• _Passage for review_
Comics offer what I think of as a more democratic opportunity for informants and research subjects to influence and understand the work of academics. Drawing and comics often appear more approachable and more obviously subjective than both photography and film (even if it’s not really the case), and informants often feel more comfortable giving their input on how events, perspectives, and people are represented. Because they usually tell stories in a sequential narrative, or can concretize a theoretical concept in a way that is instantly graspable, they are less intimidating than text-heavy books. Most importantly, at the end of the day, a graphic novel or comic may be far more useful to the community than a research report, book, or journal article. When people can literally “see” themselves in a comic, they are instantly invested. Finally, there is something about the physicality and durability of a print comic that lends both legitimacy and longevity to that research. It won’t be lost somewhere in the wilds of the endless internet, but found on a shelf for future generations to discover.
Goal 2
To use the graphic narrative format as a way of building understanding across cultural, class, ideological, and disciplinary divides.
Anthropology has always been about making the strange familiar and the familiar strange. Comics pair exceedingly well with this mission. Because comics rely on a set of visual signifiers that we all understand, a common language can be built quickly and easily integrating both difference and similarity simultaneously. Even the most foreign looking character, set in the most exotic locale, praying in a most unfamiliar manner can be made immediately familiar to us in the lift of an eyebrow, the shifting of feet, or in a yearning look that gestures at unstated hopes and fears. And that’s fertile ground for building connection across difference.

• _What this exercise asks_
(A) Rewrite the text on comics in anthropology starting with "Anthropology has always" and going on through "connection across difference.", changing "Anthropology" to "Ethnography".
(B) According to the text on comics in anthropology, what has anthropology always been about?
(C) Write what comes next in the text on comics in anthropology, picking up after its final sentence.

• _Dataset_

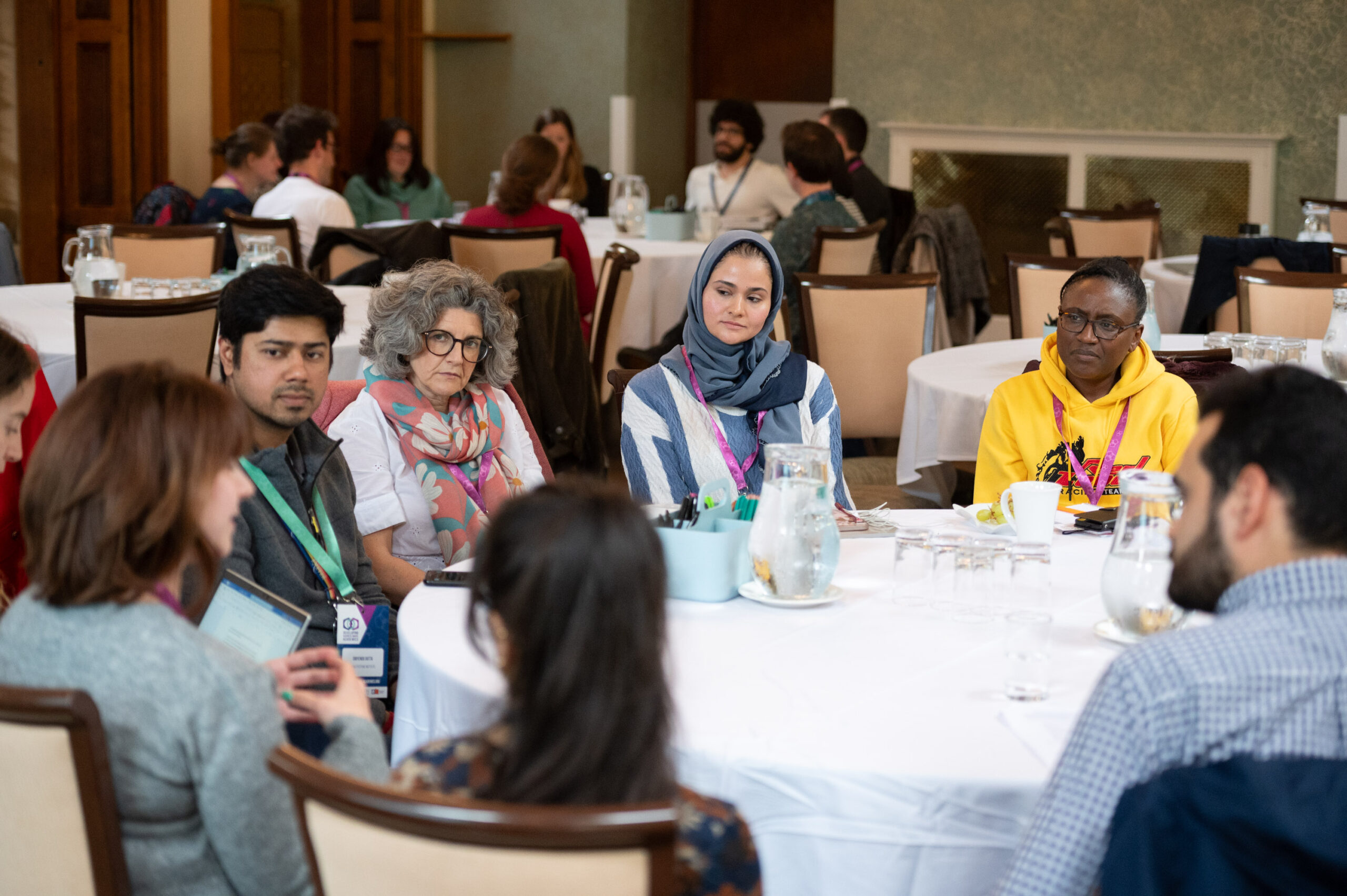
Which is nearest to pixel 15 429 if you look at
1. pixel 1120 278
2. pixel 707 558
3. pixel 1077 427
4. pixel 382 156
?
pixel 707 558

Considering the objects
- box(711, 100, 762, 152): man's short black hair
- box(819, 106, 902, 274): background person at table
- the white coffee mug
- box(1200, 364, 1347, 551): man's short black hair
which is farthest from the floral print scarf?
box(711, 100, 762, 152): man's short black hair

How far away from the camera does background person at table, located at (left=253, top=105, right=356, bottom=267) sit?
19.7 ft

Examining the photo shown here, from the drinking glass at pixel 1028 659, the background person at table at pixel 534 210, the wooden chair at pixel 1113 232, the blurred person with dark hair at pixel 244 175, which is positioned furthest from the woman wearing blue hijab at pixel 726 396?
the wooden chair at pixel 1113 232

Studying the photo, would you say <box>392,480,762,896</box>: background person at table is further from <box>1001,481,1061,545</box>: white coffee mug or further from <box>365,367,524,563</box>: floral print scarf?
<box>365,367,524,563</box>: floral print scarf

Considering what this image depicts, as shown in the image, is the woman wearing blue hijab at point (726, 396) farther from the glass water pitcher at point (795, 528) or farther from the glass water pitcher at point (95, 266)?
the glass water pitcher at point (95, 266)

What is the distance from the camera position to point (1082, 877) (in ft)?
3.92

...

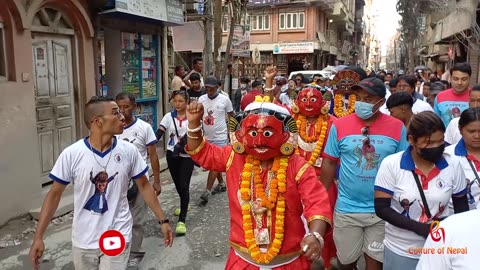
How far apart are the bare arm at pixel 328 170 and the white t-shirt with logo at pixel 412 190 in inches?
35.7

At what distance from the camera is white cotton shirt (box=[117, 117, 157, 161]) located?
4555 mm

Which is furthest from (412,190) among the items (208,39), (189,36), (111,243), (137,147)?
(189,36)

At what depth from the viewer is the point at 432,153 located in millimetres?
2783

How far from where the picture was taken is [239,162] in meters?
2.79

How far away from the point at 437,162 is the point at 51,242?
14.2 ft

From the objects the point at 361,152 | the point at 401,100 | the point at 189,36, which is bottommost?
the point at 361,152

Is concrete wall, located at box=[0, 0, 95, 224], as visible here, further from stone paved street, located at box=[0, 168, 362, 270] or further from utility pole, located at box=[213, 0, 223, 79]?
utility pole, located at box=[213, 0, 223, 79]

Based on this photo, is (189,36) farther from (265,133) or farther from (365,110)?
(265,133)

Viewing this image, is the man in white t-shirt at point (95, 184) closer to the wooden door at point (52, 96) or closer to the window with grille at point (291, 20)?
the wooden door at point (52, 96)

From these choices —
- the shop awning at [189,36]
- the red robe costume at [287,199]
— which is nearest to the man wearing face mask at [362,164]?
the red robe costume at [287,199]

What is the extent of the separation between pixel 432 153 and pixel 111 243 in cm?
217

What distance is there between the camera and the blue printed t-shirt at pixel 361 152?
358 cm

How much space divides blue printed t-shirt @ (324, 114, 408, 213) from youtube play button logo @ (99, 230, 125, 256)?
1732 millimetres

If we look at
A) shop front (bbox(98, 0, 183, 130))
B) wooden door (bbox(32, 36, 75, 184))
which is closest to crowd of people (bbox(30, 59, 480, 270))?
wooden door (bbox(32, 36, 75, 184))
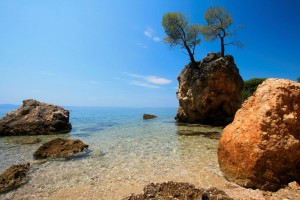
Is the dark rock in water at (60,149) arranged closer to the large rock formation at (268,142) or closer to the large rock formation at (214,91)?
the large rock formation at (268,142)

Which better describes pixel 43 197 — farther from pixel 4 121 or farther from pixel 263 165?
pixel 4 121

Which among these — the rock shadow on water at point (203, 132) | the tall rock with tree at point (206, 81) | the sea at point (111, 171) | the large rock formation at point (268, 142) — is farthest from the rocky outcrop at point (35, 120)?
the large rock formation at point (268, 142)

• _Answers to the exercises_
(A)
Ethnography has always been about making the strange familiar and the familiar strange. Comics pair exceedingly well with this mission. Because comics rely on a set of visual signifiers that we all understand, a common language can be built quickly and easily integrating both difference and similarity simultaneously. Even the most foreign looking character, set in the most exotic locale, praying in a most unfamiliar manner can be made immediately familiar to us in the lift of an eyebrow, the shifting of feet, or in a yearning look that gestures at unstated hopes and fears. And that’s fertile ground for building connection across difference.

(B) Making the strange familiar and the familiar strange.

(C)
Goal 3
To contribute to a public anthropology by bringing contemporary anthropological research to a broader audience, especially students.
Anthropology, more than many disciplines, understands that theory and narrative can combine to create what Carole McGranahan has referred to as theoretical storytelling, a recognition that storytelling is a theoretical contribution in its own right and that privileging narrative does not mean giving up on theory. That said, understanding that stories are based on research, and are not concocted out of thin air, is important to convey to readers. Every book in the ethnoGRAPHIC series will offer a graphic narrative that stands fully on its own. But every book will also include extra material to profile the research underlying it, and to support its use as a pedagogical tool. This might include a teaching guide, a discussion about comics as a methodology, primary documents culled from research, links to further sources, etc. In this way we hope that while the graphic narrative engages new and existing readers, there will also be built-in support for encouraging deeper and richer discussions.
Goal 4
To create a space for collaboration, creativity, and experimentation for anthropologists, artists, and anthropologist-artists.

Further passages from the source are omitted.